— Start of SUPPLIED TEXT —
Key Interactions To Note
The "value chain" if you will, is driven by the services manager(s).

He or she has an eye on how the services are being delivered and consumed, costs associated, shifts in demand away from existing services and towards new services -- like any "owner" would think about things.

The "supplier" is the platforms group.  The service manager is constantly pushing the platform group to do more, do it faster, do it better, do new things.  The platform group, in turn, is motivated to cost-reduce service delivery from the platform, standardize and automate things as much as possible, and so on.  Put differently, the platform group "sells" their capability to the services manager.
The platform group, in turn, relies heavily on the foundation technologies group to be out there looking for cool new technologies that help the platforms group do their job better: newer hardware, newer software capabilities, etc.

The same sort of end-to-end value chain is invoked when there's a problem or issue.  Service manager says "we've got a problem", platform manager investigates, and calls in the foundational technology specialists if needed.

Slide7 More importantly, we're seeing a wonderful flow with "requirements" for the shared services coming down from above (and percolating into the other layers) as well as a steady flow of innovations and enhancements generally coming from the other direction.

All of the interfaces, roles and responsibilities are relatively clear -- at least at a high level.
Just like any supply-chain delivery model :)

End-To-End Supporting Functions
If the "core" of the IT service delivery model is multiple instantiations of this three-part model (services, platform, foundational tech), it's worthwhile to point to a few disciplines that are clearly *outside* of this framework, and serve to support the whole vs. pieces.  IT Finance and HR are obvious examples, as are the Global Operations Center and, of course, the Help Desk.

Perhaps the most important (and interesting) new component of the services-oriented stack is the new Solutions Desk.  Think of it as a front desk for all the other front desks.

The Importance Of The Solutions Desk "Clearinghouse"
Imagine I'm a business user, and I'd like 300GB of capacity for some reason.  I can get in contact with a Solutions Consultant, and share my request.

The answer that's likely to come back is that if I'm willing to accept 250GB at moderate performance and once-a-day backup with four-hour restore, there's a standard service that I can click on the portal, no questions asked.  Immediate and instant gratification.

However, if I'm insistent that I really *DO* need 300GB, and 24 hour RPO / 4 hour RTO isn't good enough, and performance matters, there's a slightly different process for approval and provisioning that's measured in a few days/weeks vs. a few minutes.

Slide8 Of course, the special "service" is still carved from the same shared platform, using the same processes, etc.  It's just not offered as a standard service for easy consumption.

You'd be surprised how many people would take the 250 GB "standard" option to get what they need right now vs. later.

That back-and-forth interaction turns out to be really important.

First, the consumer of this service (presumably me in this example) often doesn't know what the options are -- someone needs to explain them to me -- at least, the first time around.

Second, the service manager who's defined and managing the service is highly motivated to have as much as possible come through his or her "standard" service.
— End of SUPPLIED TEXT —
**WRITTEN PROBLEM A:**
Copy the rows exactly, starting with the line that contains "Which thing among" and continuing through the end of the rows. Leave out the pictures.
— Start of ITEMS —
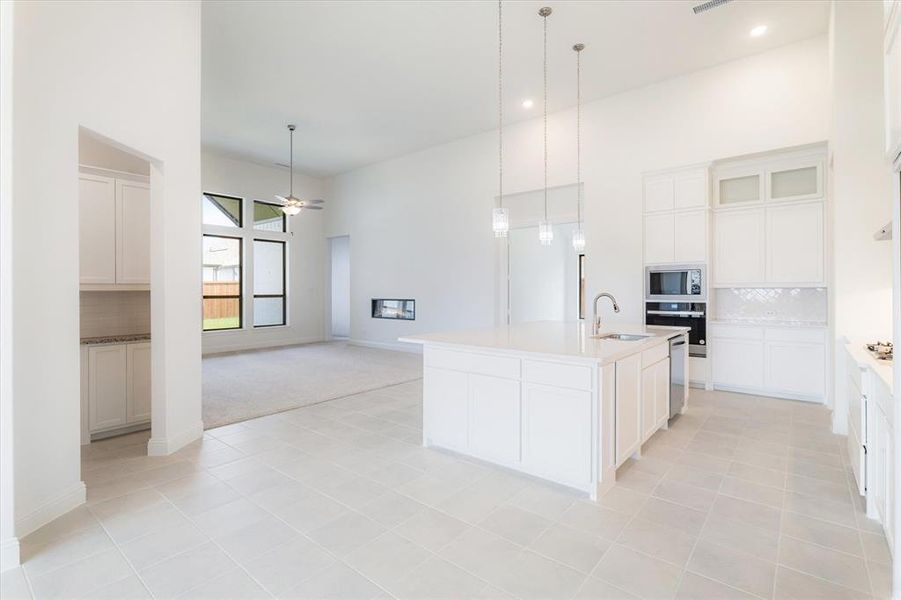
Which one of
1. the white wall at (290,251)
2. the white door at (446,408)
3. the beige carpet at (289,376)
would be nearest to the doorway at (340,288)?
the white wall at (290,251)

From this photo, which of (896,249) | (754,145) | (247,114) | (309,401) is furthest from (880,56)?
(247,114)

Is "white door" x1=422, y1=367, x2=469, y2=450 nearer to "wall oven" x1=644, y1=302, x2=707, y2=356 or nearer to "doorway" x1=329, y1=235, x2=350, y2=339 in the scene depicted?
"wall oven" x1=644, y1=302, x2=707, y2=356

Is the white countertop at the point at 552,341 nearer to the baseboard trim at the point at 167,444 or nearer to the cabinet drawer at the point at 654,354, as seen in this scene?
the cabinet drawer at the point at 654,354

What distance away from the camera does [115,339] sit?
150 inches

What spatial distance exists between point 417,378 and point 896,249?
17.6ft

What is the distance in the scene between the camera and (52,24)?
245 centimetres

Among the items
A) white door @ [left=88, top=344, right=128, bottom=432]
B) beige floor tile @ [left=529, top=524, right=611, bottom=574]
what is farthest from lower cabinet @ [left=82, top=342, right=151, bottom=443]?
beige floor tile @ [left=529, top=524, right=611, bottom=574]

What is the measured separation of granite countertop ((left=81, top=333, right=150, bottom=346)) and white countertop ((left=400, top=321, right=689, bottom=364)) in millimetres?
2568

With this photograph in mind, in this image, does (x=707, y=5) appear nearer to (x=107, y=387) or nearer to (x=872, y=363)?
(x=872, y=363)

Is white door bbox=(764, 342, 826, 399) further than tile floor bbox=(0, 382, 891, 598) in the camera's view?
Yes

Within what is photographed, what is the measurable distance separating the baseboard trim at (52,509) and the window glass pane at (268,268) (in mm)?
7462

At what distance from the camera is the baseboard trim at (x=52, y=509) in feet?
7.38

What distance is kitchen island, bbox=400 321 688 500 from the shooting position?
265 cm

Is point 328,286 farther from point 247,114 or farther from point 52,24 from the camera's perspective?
Result: point 52,24
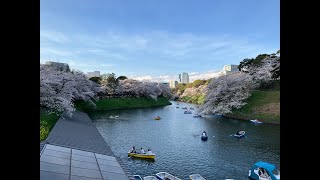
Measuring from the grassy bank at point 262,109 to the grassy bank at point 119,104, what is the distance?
26.4 metres

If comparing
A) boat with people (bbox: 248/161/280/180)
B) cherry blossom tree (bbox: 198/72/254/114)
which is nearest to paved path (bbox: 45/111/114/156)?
A: boat with people (bbox: 248/161/280/180)

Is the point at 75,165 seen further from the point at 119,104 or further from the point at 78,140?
the point at 119,104

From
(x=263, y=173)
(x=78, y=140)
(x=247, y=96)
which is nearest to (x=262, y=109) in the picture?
(x=247, y=96)

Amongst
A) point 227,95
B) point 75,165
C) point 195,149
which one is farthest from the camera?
point 227,95

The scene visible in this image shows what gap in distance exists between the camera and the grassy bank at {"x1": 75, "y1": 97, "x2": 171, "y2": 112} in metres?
49.1

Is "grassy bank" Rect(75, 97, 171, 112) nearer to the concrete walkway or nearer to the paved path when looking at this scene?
the paved path

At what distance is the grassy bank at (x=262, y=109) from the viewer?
3806cm

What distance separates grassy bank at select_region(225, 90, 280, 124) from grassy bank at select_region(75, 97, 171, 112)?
26411 mm

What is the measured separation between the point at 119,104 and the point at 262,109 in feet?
106

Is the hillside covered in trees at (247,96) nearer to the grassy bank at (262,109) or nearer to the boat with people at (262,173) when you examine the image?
the grassy bank at (262,109)

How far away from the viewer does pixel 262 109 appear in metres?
41.3
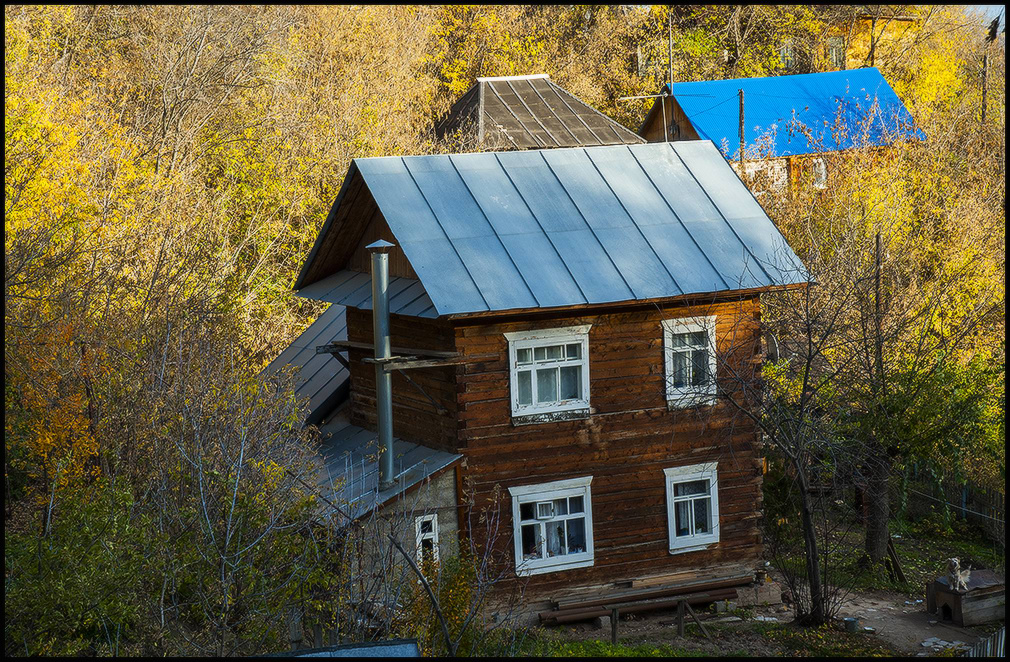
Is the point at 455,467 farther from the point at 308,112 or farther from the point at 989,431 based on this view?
the point at 308,112

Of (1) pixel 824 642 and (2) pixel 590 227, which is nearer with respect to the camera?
(1) pixel 824 642

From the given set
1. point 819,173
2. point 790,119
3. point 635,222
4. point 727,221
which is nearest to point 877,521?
point 727,221

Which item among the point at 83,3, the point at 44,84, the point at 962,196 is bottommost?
the point at 962,196

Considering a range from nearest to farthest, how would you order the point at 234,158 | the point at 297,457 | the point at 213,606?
the point at 213,606, the point at 297,457, the point at 234,158

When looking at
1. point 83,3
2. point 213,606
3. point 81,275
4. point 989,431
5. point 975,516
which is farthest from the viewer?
point 83,3

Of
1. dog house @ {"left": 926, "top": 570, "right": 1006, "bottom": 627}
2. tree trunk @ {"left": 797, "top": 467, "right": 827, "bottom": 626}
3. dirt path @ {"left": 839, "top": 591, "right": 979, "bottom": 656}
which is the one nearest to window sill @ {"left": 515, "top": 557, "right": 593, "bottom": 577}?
tree trunk @ {"left": 797, "top": 467, "right": 827, "bottom": 626}

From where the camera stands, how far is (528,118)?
33.4m

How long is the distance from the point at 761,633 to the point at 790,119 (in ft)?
76.1

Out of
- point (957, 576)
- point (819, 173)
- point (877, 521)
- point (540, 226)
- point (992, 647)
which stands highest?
point (819, 173)

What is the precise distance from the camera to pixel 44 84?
24.4 metres

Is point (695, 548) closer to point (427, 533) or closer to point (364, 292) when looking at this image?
point (427, 533)

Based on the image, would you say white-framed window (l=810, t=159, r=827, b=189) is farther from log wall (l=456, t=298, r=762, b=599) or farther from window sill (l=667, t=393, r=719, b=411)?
window sill (l=667, t=393, r=719, b=411)

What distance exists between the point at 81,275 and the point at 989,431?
1744cm

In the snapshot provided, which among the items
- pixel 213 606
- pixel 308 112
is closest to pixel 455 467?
pixel 213 606
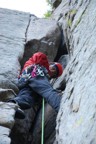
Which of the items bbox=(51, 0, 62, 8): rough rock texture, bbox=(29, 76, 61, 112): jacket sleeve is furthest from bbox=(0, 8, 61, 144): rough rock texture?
bbox=(51, 0, 62, 8): rough rock texture

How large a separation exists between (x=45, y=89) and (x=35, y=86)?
278 millimetres

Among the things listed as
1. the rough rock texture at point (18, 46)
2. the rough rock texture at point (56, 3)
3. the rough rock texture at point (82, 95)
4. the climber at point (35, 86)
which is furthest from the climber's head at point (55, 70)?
the rough rock texture at point (56, 3)

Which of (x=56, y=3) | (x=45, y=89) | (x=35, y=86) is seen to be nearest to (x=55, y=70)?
(x=35, y=86)

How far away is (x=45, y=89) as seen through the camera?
7.76 m

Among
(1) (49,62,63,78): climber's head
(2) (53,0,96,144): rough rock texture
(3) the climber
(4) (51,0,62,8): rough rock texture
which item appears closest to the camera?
(2) (53,0,96,144): rough rock texture

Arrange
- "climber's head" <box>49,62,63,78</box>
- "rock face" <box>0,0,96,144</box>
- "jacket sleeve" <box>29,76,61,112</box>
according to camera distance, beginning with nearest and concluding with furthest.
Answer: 1. "rock face" <box>0,0,96,144</box>
2. "jacket sleeve" <box>29,76,61,112</box>
3. "climber's head" <box>49,62,63,78</box>

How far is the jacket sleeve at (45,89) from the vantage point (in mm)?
7352

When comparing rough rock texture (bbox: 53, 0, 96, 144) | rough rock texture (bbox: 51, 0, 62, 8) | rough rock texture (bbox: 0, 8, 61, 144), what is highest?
rough rock texture (bbox: 53, 0, 96, 144)

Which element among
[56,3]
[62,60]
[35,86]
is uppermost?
[56,3]

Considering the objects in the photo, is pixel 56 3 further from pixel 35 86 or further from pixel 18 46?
pixel 35 86

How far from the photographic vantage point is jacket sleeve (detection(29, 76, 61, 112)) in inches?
289

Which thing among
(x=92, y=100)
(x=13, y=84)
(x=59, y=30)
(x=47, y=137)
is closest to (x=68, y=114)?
(x=92, y=100)

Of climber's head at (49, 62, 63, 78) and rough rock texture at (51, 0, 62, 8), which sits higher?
rough rock texture at (51, 0, 62, 8)

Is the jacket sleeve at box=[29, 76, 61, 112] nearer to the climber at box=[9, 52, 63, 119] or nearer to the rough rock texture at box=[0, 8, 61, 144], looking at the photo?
the climber at box=[9, 52, 63, 119]
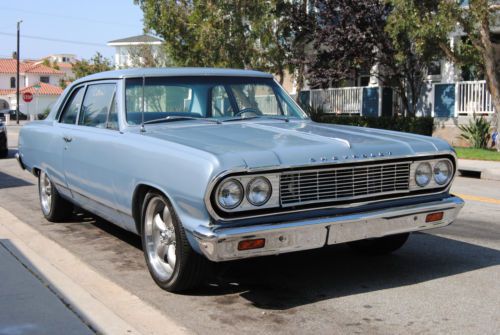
— End of ITEMS —
**WRITTEN PROBLEM B:**
In the text on the IT service delivery model, what is the new Solutions Desk described as?

**TASK RESULT A:**
Which thing among
(x=92, y=100)
(x=13, y=84)
(x=59, y=30)
(x=47, y=137)
is closest to (x=68, y=114)?
(x=92, y=100)

Of climber's head at (49, 62, 63, 78) and rough rock texture at (51, 0, 62, 8), which sits higher?
rough rock texture at (51, 0, 62, 8)

Is the jacket sleeve at box=[29, 76, 61, 112] nearer to the climber at box=[9, 52, 63, 119] or nearer to the rough rock texture at box=[0, 8, 61, 144], looking at the photo?
the climber at box=[9, 52, 63, 119]

**TASK RESULT B:**
A front desk for all the other front desks.